+++ Page excerpt +++
China in transit

Killing time at Beijing airport with delays, I offer you a sample of today’s headlines in the English-language China Daily:

Street food blamed for cholera outbreak.

Hand-washing practices urged for professionals.

A birthday cake for six-year old pandas Yuan Yuan and Tuan Tuan

And a story entitled “Smaller penalties for breaking family planning rules”, which states that parents should register extra births past their one-child policy before the upcoming census, and as a result, will face minimal fines. In the past, the fines have been nine times the average annual income.

The newspaper states that last year, around 100,000 babies were born in Beijing, and these ‘illegal’ newborns do not get citizenship.

[PS I would have posted this earlier, but my connection in Beijing mysteriously times out when I try to access not only Facebook but also Go figure.]

Things I like about Changi airport

Why I love Changi airport. Simply because the loo fits my luggage trolley in it. Singaporeans love their shopping and are happy to accommodate the trait in its visitors.

There are lollies on the desk of the customs clerk. I ask him if he eats them all day. “No,” he says. “Then I would be too sweet and nice to the passengers.”

The 24-hour GST refund desk and the Singaporean glam shoe company, Charles & Keith, with GST-free, sale-marked-down shoes right next door.

And the other thing I absolutely adore about Singapore? The fact my handbag gets its own seat, without question. And, to top that, when I go into a chilli crab restaurant, it not only gets its own seat, but has a cover draped over it so it’s not spattered with sauce. God, it sounds so uncool, but viva Singapore!

Early morning over Kuala Lumpur

Flying over Kuala Lumpur before sunrise, the city of 1.8 million looks dark and empty. I’m having a flashback, oddly, to another time, arriving before dawn in a small Russian city, dumped off an overnight bus on an overpass on its outskirts.

Surprisingly, the Russian soldier who gets off the bus at the same lonely point speaks good English, and he becomes my guide. He is walking to war… The town’s train station is a major gathering point for fresh conscripts to be sent to Chechnya.
+++
#### Request 1:
Translate this sentence from the travel notes into Spanish: "There are lollies on the desk of the customs clerk."
+++ Supplied material +++
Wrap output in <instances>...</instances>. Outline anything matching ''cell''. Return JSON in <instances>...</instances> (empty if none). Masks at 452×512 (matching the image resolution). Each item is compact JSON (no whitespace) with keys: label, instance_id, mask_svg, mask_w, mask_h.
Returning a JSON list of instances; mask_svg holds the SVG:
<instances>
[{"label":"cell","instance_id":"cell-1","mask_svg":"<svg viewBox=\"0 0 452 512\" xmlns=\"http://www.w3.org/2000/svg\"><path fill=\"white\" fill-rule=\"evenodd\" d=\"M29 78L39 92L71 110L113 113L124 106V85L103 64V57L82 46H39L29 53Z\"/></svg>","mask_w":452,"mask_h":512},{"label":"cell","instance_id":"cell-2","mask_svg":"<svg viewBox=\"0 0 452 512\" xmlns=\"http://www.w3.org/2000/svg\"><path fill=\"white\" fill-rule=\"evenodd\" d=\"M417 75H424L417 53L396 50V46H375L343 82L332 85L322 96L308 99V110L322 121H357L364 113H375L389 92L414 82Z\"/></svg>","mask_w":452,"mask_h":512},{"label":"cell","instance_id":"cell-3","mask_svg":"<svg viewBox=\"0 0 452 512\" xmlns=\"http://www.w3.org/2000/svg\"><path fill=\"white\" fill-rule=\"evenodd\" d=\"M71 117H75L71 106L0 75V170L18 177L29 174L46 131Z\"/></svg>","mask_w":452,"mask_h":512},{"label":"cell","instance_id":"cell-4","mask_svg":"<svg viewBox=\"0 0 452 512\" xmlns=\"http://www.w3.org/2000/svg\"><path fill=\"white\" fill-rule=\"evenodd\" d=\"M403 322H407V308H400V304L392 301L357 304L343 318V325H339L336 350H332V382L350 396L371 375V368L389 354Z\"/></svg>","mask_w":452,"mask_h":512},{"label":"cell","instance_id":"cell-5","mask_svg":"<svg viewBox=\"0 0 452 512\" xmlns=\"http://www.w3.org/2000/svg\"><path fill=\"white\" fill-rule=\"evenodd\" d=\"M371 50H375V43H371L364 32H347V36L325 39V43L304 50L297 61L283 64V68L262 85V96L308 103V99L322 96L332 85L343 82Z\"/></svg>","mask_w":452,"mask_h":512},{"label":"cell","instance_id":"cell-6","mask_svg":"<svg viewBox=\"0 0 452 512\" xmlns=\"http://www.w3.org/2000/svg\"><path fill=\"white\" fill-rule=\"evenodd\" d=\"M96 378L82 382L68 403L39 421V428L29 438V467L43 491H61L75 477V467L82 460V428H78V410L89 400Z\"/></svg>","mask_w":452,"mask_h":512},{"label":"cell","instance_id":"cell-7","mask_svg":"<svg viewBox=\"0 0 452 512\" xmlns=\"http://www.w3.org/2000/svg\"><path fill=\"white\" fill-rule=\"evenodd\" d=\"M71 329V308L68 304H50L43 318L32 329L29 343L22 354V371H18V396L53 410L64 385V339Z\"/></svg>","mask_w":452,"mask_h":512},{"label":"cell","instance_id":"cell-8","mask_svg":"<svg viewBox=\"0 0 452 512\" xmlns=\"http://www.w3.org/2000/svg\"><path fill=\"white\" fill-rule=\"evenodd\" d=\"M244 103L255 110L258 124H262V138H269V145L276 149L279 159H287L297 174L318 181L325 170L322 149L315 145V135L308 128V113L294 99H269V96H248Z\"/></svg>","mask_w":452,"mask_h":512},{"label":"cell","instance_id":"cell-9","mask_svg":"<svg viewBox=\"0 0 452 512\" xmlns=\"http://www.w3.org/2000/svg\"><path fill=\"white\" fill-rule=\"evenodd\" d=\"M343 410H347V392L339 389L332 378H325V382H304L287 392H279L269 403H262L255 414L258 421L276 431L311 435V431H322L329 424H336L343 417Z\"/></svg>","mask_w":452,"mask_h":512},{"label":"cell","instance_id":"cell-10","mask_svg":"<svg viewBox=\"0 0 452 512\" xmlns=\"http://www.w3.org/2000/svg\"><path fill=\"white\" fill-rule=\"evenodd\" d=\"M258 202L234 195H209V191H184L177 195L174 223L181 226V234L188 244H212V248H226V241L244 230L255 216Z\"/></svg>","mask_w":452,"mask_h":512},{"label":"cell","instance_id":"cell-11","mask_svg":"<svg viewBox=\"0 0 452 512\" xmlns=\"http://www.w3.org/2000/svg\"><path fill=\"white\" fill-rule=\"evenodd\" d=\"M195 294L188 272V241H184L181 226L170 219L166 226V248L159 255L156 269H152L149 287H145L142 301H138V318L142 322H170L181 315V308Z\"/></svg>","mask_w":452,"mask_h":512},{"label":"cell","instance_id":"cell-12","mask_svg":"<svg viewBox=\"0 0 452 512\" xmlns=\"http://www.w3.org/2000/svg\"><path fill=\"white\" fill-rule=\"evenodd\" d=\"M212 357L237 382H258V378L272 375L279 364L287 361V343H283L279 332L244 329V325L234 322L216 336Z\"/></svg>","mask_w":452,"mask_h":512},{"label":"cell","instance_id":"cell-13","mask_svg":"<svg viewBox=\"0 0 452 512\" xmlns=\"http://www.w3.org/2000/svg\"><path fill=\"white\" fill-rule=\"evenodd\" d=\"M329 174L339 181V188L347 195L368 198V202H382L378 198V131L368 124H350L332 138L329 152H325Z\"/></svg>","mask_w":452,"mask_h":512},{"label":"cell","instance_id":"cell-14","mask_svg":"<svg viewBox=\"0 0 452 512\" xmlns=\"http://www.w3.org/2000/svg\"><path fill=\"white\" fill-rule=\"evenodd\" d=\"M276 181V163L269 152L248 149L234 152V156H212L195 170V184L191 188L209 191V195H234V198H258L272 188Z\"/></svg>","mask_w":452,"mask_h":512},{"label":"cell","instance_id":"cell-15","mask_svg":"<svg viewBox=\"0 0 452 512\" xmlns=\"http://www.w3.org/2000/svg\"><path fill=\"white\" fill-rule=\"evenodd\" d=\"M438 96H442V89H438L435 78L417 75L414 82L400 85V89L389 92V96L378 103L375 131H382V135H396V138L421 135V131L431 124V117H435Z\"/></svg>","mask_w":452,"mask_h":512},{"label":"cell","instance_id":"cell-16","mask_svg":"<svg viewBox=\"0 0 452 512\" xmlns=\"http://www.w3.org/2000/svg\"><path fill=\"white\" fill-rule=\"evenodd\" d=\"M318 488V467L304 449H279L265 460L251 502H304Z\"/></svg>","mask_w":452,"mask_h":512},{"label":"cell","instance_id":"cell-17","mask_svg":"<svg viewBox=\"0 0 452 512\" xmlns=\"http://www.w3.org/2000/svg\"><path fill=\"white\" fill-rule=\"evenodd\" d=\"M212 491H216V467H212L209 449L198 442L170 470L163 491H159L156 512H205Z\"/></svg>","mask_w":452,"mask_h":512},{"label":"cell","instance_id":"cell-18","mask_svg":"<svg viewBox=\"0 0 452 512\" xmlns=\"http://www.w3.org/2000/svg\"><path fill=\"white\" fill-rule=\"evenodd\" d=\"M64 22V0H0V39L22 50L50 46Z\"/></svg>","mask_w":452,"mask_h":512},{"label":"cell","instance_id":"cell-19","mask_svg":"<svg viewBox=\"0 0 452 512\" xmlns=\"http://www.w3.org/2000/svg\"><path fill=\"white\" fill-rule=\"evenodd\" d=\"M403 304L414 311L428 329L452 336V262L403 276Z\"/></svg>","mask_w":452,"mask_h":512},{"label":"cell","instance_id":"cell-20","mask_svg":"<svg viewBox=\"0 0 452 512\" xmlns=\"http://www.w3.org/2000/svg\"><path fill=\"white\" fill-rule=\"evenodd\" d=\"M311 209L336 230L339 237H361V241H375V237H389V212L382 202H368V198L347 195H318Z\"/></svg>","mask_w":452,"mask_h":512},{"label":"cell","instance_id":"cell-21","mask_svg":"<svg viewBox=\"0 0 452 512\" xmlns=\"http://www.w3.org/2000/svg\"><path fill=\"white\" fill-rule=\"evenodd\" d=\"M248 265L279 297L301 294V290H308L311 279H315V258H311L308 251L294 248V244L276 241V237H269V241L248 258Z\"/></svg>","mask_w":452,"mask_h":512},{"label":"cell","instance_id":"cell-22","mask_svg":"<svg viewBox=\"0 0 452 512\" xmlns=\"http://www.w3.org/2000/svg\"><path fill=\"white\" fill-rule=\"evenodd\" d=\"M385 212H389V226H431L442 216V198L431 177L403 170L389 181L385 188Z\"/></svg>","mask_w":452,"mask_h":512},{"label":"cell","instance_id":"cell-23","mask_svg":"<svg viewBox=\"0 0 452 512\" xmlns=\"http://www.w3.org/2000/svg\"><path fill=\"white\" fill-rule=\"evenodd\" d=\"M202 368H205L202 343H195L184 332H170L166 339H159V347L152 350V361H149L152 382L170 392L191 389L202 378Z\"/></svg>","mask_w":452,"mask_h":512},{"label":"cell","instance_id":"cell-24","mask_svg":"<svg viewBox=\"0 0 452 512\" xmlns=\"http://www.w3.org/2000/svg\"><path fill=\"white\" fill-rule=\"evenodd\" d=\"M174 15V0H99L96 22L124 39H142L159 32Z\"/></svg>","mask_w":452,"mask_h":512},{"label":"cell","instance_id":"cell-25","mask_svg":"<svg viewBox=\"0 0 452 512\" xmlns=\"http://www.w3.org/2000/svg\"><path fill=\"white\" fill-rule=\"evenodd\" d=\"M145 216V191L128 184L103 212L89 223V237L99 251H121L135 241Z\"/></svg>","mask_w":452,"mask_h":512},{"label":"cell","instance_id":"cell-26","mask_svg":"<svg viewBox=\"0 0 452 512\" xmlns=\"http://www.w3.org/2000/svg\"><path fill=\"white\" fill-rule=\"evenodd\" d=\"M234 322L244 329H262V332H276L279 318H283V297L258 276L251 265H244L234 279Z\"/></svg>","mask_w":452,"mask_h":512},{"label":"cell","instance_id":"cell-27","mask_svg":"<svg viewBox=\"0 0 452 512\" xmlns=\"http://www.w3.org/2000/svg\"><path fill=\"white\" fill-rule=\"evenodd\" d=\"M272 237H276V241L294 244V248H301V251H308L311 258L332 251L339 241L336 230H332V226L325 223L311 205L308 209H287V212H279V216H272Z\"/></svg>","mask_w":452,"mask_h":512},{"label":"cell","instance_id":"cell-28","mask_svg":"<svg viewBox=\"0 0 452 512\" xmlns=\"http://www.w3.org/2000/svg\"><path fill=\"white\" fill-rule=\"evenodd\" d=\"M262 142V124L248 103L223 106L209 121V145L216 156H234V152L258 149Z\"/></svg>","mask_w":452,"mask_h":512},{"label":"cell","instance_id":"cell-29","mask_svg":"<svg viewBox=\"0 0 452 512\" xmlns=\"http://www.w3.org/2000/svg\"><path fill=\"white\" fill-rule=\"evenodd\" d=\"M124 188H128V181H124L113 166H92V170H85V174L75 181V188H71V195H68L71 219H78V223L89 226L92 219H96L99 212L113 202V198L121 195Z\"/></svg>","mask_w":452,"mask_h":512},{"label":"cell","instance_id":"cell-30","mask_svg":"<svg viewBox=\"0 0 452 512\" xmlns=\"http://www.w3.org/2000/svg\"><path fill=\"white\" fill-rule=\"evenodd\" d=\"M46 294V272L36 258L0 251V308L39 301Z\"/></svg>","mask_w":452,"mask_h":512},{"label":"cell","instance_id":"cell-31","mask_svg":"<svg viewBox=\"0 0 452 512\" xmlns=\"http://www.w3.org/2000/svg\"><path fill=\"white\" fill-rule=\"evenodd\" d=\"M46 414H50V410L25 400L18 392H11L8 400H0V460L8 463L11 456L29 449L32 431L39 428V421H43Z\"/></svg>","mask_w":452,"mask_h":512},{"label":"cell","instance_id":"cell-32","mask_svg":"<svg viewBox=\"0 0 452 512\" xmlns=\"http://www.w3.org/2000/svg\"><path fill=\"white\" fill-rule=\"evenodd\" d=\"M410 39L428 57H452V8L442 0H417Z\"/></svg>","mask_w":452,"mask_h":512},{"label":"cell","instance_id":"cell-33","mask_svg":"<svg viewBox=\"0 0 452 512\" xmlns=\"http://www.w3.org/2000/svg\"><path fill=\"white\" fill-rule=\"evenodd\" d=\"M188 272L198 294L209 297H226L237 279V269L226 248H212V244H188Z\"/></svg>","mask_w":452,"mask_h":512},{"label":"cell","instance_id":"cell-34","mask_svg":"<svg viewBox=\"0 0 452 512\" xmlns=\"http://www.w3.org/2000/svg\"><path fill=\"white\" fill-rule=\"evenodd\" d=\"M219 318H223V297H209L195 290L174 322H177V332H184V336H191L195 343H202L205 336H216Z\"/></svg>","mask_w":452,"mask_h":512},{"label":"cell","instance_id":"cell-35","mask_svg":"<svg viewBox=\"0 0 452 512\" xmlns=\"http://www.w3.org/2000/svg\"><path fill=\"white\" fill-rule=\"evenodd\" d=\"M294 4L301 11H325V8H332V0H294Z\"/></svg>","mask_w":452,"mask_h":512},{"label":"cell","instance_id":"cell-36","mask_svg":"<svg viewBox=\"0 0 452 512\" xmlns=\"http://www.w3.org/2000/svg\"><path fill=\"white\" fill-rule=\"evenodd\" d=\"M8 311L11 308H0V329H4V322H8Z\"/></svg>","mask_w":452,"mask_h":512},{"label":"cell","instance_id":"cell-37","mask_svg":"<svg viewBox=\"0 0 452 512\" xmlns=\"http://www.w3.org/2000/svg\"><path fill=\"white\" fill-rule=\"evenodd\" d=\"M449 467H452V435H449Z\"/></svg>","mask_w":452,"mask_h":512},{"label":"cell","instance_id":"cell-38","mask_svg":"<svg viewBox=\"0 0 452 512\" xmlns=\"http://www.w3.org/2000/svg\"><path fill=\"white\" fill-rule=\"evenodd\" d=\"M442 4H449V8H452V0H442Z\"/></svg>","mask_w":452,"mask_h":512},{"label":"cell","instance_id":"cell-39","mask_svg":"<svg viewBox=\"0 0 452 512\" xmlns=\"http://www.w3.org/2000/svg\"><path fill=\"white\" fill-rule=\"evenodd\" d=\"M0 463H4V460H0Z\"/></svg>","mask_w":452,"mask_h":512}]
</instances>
+++
#### Request 2:
Gather every line of the records that contains the string "with" and list those lines.

#### Finished answer 1:
Hay caramelos en el escritorio del agente de aduanas.

#### Finished answer 2:
Wrap output in <instances>...</instances>. Outline anything matching ''cell''. Return JSON in <instances>...</instances> (empty if none). Masks at 452×512 (matching the image resolution). Each item is compact JSON (no whitespace) with keys: label, instance_id, mask_svg, mask_w, mask_h.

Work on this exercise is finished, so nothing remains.